Les États-Unis déclarent que la Chine «  commet un génocide  » contre la minorité ouïghoure

Le secrétaire d’État américain sortant, Mike Pompeo, a déclaré mardi que la Chine «commettait un génocide» contre les musulmans ouïghours et d’autres groupes minoritaires.

Dans un communiqué publié le dernier jour de son mandat, Pompeo a déclaré que la Chine « avait commis des crimes contre l’humanité » contre les Ouïghours et d’autres groupes minoritaires ethniques et religieux dans la province du nord-ouest du Xinjiang.

« Je crois que ce génocide est en cours et que nous assistons à la tentative systématique de destruction des Ouïghours par le parti-État chinois », a-t-il ajouté.

Il a cité stérilisation forcée, travail forcé, torture, emprisonnement arbitraire, privation sévère de liberté physique et restrictions draconiennes à la liberté de religion et de croyance, à la liberté d’expression et à la liberté de mouvement comme raisons de sa déclaration.

Il a demandé à la Chine de libérer les personnes détenues arbitrairement et de mettre fin à son « système d’internement, de camps de détention, d’assignation à résidence et de travail forcé » et a appelé « tous les organes juridiques multilatéraux et pertinents appropriés, à se joindre aux États-Unis dans nos efforts pour promouvoir la responsabilité des responsables. pour ces atrocités. « 

La désignation de génocide est une étape rare pour le gouvernement américain, qui ne l’a appliquée aux massacres de 1994 au Rwanda que bien plus tard.

L’ancien secrétaire d’État Colin Powell a qualifié la situation dans la région du Darfour occidental du Soudan de génocide en 2004. L’ancien secrétaire d’État John Kerry a appliqué le terme à la répression de l’État islamique et aux massacres de Yézidis et d’autres minorités ethniques et religieuses en Syrie et en Irak en 2016, mais il l’a formulé en disant que c’était une détermination juridique seulement, qui n’imposait pas une action du gouvernement américain.

La déclaration n’a pas de répercussions immédiates mais ouvre la porte à de nouvelles sanctions. Washington a déjà mis en œuvre une série de mesures restrictives à l’encontre des hauts dirigeants du Parti communiste chinois et des entreprises d’État qui financent l’architecture de la répression à travers le Xinjiang.

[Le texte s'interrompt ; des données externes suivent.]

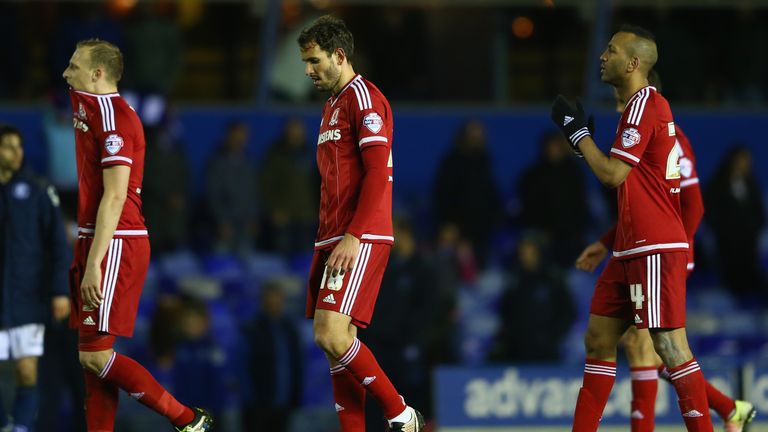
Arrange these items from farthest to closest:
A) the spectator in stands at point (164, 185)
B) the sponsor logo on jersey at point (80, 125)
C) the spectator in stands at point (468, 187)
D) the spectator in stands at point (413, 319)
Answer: the spectator in stands at point (468, 187) → the spectator in stands at point (164, 185) → the spectator in stands at point (413, 319) → the sponsor logo on jersey at point (80, 125)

Il est également peu probable que la nouvelle administration Biden s’y oppose, qui a exprimé son soutien à une telle désignation dans le passé.

Antony Blinken, le candidat de Joe Biden au poste de secrétaire d’État, a déclaré mardi à son audience de confirmation au Sénat qu’il approuvait la déclaration de génocide de Pompeo par les autorités chinoises.

« Ce serait aussi mon jugement », a-t-il dit. « Le fait de forcer les hommes, les femmes et les enfants dans les camps de concentration; essayer, en fait, de les rééduquer pour qu’ils adhèrent à l’idéologie du Parti communiste chinois, tout cela dénote un effort pour commettre un génocide. »

La porte-parole du ministère chinois des Affaires étrangères a critiqué la détermination de Pompeo, la qualifiant de « nulle et non avenue ».

« North vaut le papier sur lequel il est écrit. Parce qu’il est si connu pour avoir menti et triché. Au fait, il réussit effectivement à se faire le clown du siècle! », At-elle ajouté.